Prise sous le coup de l’émotion, cette loi est un exemple strident de ce que l’on observe souvent : les contraintes détaillées pour calmer les politiques et l’opinion sont privilégiées, et les éventuels effets pervers et absurdités négligés. Elle mérite vraiment d’être examinée de près. Je me suis appuyé sur l’excellent article de Randa Ben Romdhane et Éric Fimbel pour identifier la série d’effets pervers, conséquence de cette loi.
— Centralisation. Pour mieux contrôler les fonctions visées par la loi, les entreprises accentuent la centralisation. Ce qui produit de nouvelles rigidités.
— Augmentation des coûts causés par les moyens importants à mettre en place, notamment pour les PME cotées. J’y reviendrai.
— Frein à l’innovation. « [Il a été démontré] l’existence d’un effet significatif de SOX [loi Sarbanes-Oxley] sur le déclin du taux d’innovation dans les entreprises concernées en raison de la baisse des budgets alloués à la recherche et [au] développement au profit des dépenses de mise en conformité. La rigidité de la loi ainsi que les mesures punitives sévères induisent un biais conservateur chez les dirigeants dans la sélection des projets. La déclinaison de l’innovation conduit à des pertes conséquentes de parts de marché et, de fait, à la baisse des bénéfices futurs. »
— Bureaucratie. Une simple PME dont les bureaux des services informatique et financier se trouvent dans le même couloir a l’obligation de consigner par écrit tous leurs échanges.
— Effet aberrant des absences. Comme seuls les titulaires de droits selon la loi peuvent effectuer certaines opérations, leur absence pour congés, maladie, etc. devient un casse-tête, notamment dans les PME.
— Réduction de la sécurité des mots de passe. La loi exige des mots de passe compliqués. Du coup, le personnel les écrit, effet évidemment contraire à la sécurité.
— Temporalité contradictoire. La trimestrialité calendaire du contrôle prévue par la loi ne correspond en rien à celle d’une entreprise, surtout une PME.
— Renoncement à la cotation. Et l’on voit les entreprises étrangères renoncer à leur cotation boursière aux États-Unis.
La saga de la bombe équestre
En 1996, le père d’une victime décédée dans un accident de cheval adresse une plainte au Parlement européen (une pétition, selon le vocable officiel). Il y est relevé que les bombes équestres conçues selon la norme européenne EN 1384 n’apportent pas la sécurité attendue. La commission accepte la plainte et lance l’élaboration d’une nouvelle norme EN 14572. Il faudra neuf ans pour la concevoir. Elle est publiée le 6 octobre 2005.
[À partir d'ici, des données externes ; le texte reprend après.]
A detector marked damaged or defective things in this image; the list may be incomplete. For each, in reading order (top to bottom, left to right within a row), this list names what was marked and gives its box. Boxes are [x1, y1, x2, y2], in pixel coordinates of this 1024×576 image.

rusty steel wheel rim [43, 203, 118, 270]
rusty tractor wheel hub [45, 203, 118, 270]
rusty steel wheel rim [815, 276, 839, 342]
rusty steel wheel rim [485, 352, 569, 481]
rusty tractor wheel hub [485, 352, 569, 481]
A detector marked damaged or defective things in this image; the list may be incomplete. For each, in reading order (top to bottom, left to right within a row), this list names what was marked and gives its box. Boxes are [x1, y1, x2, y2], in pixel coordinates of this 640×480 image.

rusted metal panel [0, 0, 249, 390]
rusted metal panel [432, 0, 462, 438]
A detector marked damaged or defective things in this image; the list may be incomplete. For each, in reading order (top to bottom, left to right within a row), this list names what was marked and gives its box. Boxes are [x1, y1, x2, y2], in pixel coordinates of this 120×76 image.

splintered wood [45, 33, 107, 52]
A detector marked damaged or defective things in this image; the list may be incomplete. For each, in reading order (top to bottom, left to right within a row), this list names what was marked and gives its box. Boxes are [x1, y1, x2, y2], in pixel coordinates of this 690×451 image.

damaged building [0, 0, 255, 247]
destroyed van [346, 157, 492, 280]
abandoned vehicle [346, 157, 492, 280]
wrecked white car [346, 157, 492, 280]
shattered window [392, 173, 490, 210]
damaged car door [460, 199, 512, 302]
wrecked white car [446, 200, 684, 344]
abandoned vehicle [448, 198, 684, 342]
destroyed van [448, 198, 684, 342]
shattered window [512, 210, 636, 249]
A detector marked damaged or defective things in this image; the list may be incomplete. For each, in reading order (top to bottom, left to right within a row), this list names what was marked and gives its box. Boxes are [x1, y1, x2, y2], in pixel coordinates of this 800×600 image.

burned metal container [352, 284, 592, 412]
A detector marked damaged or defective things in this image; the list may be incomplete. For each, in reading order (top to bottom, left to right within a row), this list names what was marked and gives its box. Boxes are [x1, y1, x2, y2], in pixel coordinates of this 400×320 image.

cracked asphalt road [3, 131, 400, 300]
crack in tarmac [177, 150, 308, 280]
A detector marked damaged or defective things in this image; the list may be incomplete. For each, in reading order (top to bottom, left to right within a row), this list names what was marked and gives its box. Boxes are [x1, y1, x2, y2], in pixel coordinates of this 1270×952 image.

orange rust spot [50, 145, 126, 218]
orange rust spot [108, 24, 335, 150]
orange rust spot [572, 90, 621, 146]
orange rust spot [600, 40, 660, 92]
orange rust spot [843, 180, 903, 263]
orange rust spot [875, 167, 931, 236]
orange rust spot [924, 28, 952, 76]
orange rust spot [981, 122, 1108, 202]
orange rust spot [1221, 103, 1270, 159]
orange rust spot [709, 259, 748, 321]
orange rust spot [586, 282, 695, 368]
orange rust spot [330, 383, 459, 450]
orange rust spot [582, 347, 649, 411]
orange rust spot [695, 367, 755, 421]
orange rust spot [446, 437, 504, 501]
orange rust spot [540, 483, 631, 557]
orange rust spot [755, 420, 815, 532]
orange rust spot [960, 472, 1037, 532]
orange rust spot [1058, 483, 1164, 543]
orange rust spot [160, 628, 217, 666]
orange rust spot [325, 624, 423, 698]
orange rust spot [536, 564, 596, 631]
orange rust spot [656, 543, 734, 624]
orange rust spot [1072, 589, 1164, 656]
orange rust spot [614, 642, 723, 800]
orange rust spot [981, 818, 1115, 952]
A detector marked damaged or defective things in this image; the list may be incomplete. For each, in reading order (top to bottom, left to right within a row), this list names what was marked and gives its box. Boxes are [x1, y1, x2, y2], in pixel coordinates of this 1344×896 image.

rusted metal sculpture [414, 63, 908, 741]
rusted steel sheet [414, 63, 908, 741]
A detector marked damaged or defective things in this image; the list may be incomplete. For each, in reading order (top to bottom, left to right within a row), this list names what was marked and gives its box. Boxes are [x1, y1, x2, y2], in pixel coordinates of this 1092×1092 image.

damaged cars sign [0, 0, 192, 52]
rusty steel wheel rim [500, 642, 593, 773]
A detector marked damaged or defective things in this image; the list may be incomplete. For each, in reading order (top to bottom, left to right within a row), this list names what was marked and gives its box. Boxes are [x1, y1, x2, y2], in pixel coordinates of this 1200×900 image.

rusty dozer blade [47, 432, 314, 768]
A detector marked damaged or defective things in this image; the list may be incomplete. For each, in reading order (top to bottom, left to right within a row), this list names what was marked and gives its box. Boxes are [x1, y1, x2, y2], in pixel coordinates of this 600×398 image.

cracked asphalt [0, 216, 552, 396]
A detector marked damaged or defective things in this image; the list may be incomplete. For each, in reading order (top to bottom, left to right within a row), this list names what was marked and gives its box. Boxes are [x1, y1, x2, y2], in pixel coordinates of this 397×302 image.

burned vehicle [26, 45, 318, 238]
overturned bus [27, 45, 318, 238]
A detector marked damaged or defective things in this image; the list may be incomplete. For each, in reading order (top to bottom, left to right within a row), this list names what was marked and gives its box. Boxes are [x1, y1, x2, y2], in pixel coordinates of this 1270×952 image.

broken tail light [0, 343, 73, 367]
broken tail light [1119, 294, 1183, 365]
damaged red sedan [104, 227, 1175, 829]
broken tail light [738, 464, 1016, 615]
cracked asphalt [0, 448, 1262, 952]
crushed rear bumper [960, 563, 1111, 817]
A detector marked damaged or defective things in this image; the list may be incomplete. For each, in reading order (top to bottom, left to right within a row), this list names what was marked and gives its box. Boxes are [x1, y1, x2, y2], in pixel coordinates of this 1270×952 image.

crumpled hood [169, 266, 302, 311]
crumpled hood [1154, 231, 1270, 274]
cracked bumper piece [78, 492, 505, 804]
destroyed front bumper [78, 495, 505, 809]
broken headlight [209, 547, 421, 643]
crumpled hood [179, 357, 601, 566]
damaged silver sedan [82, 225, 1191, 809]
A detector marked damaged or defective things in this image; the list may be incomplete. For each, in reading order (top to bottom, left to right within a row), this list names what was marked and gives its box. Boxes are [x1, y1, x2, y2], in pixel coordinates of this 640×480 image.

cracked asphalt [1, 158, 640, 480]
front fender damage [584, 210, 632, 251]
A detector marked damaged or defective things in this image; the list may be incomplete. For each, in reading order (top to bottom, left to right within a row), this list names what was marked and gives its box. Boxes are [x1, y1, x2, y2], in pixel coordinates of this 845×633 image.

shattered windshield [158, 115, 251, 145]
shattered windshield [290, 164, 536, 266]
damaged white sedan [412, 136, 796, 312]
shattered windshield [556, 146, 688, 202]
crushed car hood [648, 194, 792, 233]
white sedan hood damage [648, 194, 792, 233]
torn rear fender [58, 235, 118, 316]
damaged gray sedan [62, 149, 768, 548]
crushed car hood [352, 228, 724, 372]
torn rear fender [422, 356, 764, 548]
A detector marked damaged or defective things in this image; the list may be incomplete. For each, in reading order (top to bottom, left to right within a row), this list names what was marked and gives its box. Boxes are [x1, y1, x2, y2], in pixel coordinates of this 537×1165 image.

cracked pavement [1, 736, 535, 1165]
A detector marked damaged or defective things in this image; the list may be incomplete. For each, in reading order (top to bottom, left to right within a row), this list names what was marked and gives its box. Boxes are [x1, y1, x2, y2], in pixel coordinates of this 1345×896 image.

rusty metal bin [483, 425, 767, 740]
En 2008, le père de la victime adresse une nouvelle plainte révélant qu’il n’existe sur le marché aucune bombe conforme à la nouvelle norme EN 14572. Celle-ci est, en effet, impossible à fabriquer. Il souligne que la nouvelle bombe risquerait de créer des blessures aussi graves que l’ancienne en transmettant le choc sur d’autres parties du corps, comme la colonne vertébrale, et serait ergonomiquement impossible à porter. Il faudra dix ans à la commission et au Comité européen de normalisation (CEN) pour le comprendre, l’admettre et finalement annuler la norme le 1er mai 2015. Tout cela a nécessité quantité d’allers et retours entre la commission et le CEN et des avis d’experts recrutés sur appel d’offre.
Quant à l’ancienne norme EN 1384, après une tentative infructueuse d’amélioration, elle sera définitivement annulée pour tous les casques fabriqués après novembre 2014.ù
Les bombes de sport équestre ne bénéficient plus d’aucune norme, au jour où j’écris ces lignes. Seule existe aujourd’hui une certification « à dire d’expert », qui est un référentiel technique sans validation. Il est possible que ce référentiel soit plus efficace.